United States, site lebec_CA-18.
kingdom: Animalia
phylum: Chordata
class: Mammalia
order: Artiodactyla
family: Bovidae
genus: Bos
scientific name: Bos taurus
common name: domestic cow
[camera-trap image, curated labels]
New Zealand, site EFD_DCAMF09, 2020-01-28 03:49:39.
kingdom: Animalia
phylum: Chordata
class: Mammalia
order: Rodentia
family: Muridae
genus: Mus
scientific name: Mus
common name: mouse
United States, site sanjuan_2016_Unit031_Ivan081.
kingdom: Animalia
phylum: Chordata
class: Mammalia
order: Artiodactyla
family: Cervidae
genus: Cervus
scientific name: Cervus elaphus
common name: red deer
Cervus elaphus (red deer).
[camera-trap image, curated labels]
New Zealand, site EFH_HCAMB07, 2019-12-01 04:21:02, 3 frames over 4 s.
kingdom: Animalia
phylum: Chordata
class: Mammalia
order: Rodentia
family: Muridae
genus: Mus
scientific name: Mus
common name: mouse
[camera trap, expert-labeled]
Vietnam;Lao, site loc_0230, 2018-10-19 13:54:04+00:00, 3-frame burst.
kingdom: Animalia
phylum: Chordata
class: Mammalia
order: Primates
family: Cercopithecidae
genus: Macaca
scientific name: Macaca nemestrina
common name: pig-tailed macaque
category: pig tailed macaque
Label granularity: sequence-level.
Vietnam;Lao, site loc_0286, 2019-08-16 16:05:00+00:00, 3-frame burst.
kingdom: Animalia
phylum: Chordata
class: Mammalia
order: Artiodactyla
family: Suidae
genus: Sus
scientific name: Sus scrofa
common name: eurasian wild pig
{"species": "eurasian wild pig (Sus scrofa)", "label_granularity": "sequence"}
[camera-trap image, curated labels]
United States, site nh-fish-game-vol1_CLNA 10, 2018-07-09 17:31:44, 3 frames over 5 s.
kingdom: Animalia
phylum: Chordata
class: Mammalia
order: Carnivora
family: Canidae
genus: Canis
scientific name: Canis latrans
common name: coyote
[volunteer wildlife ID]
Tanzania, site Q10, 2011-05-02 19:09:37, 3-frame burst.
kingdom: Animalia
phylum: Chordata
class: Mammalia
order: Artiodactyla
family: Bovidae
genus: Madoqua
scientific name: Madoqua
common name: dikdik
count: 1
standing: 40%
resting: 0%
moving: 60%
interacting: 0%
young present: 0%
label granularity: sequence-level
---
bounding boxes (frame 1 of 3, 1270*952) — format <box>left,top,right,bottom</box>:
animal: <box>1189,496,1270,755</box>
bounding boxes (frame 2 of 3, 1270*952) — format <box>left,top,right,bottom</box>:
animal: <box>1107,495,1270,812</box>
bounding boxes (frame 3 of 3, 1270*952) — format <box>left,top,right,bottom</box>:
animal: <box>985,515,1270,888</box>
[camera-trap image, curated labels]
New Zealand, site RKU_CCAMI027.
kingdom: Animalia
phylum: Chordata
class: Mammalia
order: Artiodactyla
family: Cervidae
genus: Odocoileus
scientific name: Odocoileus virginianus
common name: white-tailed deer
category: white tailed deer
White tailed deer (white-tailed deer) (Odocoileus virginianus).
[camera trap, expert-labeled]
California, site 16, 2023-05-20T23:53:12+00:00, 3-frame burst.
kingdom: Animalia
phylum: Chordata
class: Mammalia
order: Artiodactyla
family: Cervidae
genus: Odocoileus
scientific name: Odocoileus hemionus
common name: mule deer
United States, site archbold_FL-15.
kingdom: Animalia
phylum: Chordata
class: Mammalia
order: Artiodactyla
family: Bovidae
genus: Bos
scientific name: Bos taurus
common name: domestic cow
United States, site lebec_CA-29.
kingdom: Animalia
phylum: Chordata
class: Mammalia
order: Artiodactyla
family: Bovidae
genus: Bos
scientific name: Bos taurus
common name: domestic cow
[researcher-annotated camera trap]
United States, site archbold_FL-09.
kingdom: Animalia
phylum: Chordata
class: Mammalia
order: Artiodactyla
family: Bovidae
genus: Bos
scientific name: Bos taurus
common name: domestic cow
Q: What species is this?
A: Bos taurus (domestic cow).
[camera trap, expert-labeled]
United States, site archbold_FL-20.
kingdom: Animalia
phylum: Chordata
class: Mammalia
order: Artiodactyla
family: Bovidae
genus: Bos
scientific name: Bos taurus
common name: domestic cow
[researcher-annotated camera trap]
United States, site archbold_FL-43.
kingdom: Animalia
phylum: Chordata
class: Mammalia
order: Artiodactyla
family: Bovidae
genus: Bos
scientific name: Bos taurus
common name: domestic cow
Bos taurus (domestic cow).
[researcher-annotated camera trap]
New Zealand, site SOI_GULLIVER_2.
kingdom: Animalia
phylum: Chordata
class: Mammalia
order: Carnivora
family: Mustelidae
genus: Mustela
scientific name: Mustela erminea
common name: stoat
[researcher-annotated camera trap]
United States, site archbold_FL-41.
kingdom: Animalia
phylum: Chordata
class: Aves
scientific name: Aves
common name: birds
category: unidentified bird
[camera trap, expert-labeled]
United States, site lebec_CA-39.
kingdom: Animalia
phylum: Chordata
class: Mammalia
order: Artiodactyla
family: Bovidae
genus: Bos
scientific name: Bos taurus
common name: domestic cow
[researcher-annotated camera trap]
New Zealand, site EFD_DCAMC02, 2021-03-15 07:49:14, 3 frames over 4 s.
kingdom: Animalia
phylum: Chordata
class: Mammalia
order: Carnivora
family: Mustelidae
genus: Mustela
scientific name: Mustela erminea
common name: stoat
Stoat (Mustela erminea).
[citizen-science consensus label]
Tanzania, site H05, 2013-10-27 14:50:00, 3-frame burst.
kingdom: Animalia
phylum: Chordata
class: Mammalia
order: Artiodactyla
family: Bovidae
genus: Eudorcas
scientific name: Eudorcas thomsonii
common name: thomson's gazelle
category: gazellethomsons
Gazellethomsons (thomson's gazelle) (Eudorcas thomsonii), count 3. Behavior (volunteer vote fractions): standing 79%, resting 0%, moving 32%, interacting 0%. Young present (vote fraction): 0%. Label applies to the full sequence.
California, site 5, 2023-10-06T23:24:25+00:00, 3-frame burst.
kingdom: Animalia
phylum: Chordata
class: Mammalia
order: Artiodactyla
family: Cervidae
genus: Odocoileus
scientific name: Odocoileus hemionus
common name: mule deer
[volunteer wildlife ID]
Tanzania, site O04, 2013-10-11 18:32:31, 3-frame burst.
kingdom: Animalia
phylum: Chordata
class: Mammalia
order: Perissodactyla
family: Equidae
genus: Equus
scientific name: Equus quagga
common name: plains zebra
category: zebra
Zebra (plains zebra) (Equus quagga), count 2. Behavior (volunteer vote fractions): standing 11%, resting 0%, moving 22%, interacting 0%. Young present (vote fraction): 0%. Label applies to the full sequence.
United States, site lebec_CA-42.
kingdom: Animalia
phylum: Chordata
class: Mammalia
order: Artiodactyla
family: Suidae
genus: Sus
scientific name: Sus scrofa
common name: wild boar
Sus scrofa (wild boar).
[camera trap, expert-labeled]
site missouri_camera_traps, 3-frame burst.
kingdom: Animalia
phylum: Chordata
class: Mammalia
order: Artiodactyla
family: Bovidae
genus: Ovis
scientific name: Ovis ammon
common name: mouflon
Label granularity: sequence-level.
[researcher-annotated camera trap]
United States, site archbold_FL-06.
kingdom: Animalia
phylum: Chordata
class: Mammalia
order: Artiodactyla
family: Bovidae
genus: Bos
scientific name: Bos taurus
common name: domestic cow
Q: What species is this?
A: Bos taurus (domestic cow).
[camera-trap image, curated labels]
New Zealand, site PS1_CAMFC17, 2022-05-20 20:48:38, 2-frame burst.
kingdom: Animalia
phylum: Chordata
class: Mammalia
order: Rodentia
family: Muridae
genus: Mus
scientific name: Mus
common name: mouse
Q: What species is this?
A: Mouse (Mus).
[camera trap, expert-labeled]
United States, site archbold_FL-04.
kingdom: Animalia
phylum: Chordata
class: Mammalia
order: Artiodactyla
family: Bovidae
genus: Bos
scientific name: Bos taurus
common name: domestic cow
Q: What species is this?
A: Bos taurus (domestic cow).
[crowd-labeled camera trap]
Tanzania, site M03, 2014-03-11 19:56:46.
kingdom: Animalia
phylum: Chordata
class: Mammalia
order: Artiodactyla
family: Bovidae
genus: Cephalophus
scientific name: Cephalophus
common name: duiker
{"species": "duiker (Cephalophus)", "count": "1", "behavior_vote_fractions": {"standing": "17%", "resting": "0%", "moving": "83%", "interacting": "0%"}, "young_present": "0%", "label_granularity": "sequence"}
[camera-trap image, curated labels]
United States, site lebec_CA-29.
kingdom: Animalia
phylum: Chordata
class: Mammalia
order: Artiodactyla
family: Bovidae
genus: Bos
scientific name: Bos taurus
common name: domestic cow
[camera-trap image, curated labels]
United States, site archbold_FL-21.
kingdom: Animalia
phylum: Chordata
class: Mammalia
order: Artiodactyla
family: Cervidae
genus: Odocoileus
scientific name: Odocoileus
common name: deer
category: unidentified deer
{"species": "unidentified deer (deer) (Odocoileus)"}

TO DO | Copy the lines of the entries above that mention "duiker".

SOLUTION TO THIS TASK |
common name: duiker
{"species": "duiker (Cephalophus)", "count": "1", "behavior_vote_fractions": {"standing": "17%", "resting": "0%", "moving": "83%", "interacting": "0%"}, "young_present": "0%", "label_granularity": "sequence"}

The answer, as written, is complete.